The study presents a method for estimating phenotypic age based on clinical markers and DNA methylation (DNAm) data. Using data from the National Health and Nutrition Examination Survey (NHANES), a Cox penalized regression model was applied to identify biomarkers associated with aging-related mortality. A lambda value of 0.0192 was selected for the model, resulting in ten variables, including chronological age, for the phenotypic age score. These variables were then used in a parametric proportional hazards model based on the Gompertz distribution to estimate 10-year mortality risk. The mortality score was converted into years using a specific equation, resulting in the phenotypic age estimate.
The study also validated the DNAm PhenoAge against various aging-related outcomes, including morbidity, mortality, and specific diseases such as Alzheimer's, Down syndrome, HIV, Parkinson's, and dementia. DNAm PhenoAge was found to be significantly associated with these conditions, with higher DNAm PhenoAge scores correlating with increased risk. The method was tested across multiple cohorts, including the WHI, FHS, NAS, JHS, and others, and showed consistent results across different populations and age groups.
The DNAm PhenoAge was also compared to other epigenetic age estimators, such as the Horvath DNAm Age, and was found to have strong predictive power for mortality and other aging-related outcomes. The study also explored the relationship between DNAm PhenoAge and various social, behavioral, and demographic factors, finding significant differences between racial/ethnic groups and associations with lifestyle factors such as exercise, diet, and smoking.
The study further examined the relationship between DNAm PhenoAge and immune system aging, finding that DNAm PhenoAge was negatively correlated with certain blood cell types and positively correlated with others, suggesting it may capture aspects of immunosenescence. Additionally, the study evaluated the relationship between DNAm PhenoAge and other biological markers, such as telomere length and body mass index, finding significant associations.

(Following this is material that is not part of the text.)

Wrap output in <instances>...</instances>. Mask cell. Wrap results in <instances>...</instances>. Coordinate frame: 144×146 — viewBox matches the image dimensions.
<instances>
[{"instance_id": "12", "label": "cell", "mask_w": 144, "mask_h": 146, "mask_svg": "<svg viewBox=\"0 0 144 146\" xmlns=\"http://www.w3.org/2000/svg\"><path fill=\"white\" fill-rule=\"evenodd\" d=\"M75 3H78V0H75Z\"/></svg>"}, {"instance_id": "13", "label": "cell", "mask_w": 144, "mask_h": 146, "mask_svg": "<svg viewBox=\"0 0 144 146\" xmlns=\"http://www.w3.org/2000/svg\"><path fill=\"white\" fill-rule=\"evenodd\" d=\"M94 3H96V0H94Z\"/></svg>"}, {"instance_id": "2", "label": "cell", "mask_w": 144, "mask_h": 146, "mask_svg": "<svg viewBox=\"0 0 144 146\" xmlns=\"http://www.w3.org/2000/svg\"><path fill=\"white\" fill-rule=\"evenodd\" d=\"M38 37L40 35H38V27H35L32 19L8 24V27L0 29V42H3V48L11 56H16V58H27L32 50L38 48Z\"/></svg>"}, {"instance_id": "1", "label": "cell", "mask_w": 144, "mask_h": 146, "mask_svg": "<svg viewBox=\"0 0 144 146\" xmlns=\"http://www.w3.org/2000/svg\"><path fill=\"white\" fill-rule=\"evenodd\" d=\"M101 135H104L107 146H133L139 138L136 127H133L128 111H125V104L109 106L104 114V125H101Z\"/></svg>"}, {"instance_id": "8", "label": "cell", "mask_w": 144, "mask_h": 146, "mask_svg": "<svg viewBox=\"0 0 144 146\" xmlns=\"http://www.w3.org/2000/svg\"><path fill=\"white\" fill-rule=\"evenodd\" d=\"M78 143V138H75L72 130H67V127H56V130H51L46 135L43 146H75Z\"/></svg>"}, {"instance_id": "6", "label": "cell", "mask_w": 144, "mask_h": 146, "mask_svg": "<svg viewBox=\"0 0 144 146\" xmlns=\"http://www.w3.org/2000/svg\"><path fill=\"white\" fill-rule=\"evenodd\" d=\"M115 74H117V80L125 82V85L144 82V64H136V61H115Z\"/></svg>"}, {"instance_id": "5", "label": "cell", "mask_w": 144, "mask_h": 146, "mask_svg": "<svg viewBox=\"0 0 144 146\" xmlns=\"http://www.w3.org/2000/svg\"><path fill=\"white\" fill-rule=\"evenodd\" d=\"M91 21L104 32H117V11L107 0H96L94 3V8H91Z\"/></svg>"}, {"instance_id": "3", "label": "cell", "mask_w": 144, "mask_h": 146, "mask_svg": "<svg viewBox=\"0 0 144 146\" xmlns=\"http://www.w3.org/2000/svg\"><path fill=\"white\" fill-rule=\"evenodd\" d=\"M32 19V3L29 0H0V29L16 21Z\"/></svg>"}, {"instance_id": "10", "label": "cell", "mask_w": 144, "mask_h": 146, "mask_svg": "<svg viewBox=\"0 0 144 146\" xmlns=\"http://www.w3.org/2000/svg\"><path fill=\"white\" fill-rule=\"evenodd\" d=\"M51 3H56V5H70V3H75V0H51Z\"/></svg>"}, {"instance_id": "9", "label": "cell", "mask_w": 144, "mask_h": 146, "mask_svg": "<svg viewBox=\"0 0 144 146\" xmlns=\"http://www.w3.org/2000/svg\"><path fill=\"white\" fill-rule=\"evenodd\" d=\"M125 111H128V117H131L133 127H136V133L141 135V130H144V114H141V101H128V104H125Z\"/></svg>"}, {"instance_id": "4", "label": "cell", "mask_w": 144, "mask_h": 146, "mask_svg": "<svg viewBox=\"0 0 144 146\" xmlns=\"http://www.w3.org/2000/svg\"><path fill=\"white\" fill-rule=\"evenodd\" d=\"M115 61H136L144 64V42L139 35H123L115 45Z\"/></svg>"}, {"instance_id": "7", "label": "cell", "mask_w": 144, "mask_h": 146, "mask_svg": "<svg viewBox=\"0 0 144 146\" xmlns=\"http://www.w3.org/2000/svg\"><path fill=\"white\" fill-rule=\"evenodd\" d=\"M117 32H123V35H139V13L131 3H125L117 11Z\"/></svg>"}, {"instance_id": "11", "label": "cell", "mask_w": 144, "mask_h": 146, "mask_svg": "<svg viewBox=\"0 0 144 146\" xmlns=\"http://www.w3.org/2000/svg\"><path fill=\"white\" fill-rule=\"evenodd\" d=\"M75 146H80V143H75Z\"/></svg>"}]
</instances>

Overall, the study demonstrates that DNAm PhenoAge is a robust and accurate measure of biological age, with strong associations to various aging-related outcomes and health indicators. The method has potential applications in predicting healthspan and lifespan, and in identifying individuals at higher risk for age-related diseases.The study presents a method for estimating phenotypic age based on clinical markers and DNA methylation (DNAm) data. Using data from the National Health and Nutrition Examination Survey (NHANES), a Cox penalized regression model was applied to identify biomarkers associated with aging-related mortality. A lambda value of 0.0192 was selected for the model, resulting in ten variables, including chronological age, for the phenotypic age score. These variables were then used in a parametric proportional hazards model based on the Gompertz distribution to estimate 10-year mortality risk. The mortality score was converted into years using a specific equation, resulting in the phenotypic age estimate.
The study also validated the DNAm PhenoAge against various aging-related outcomes, including morbidity, mortality, and specific diseases such as Alzheimer's, Down syndrome, HIV, Parkinson's, and dementia. DNAm PhenoAge was found to be significantly associated with these conditions, with higher DNAm PhenoAge scores correlating with increased risk. The method was tested across multiple cohorts, including the WHI, FHS, NAS, JHS, and others, and showed consistent results across different populations and age groups.
The DNAm PhenoAge was also compared to other epigenetic age estimators, such as the Horvath DNAm Age, and was found to have strong predictive power for mortality and other aging-related outcomes. The study also explored the relationship between DNAm PhenoAge and various social, behavioral, and demographic factors, finding significant differences between racial/ethnic groups and associations with lifestyle factors such as exercise, diet, and smoking.
The study further examined the relationship between DNAm PhenoAge and immune system aging, finding that DNAm PhenoAge was negatively correlated with certain blood cell types and positively correlated with others, suggesting it may capture aspects of immunosenescence. Additionally, the study evaluated the relationship between DNAm PhenoAge and other biological markers, such as telomere length and body mass index, finding significant associations.
Overall, the study demonstrates that DNAm PhenoAge is a robust and accurate measure of biological age, with strong associations to various aging-related outcomes and health indicators. The method has potential applications in predicting healthspan and lifespan, and in identifying individuals at higher risk for age-related diseases.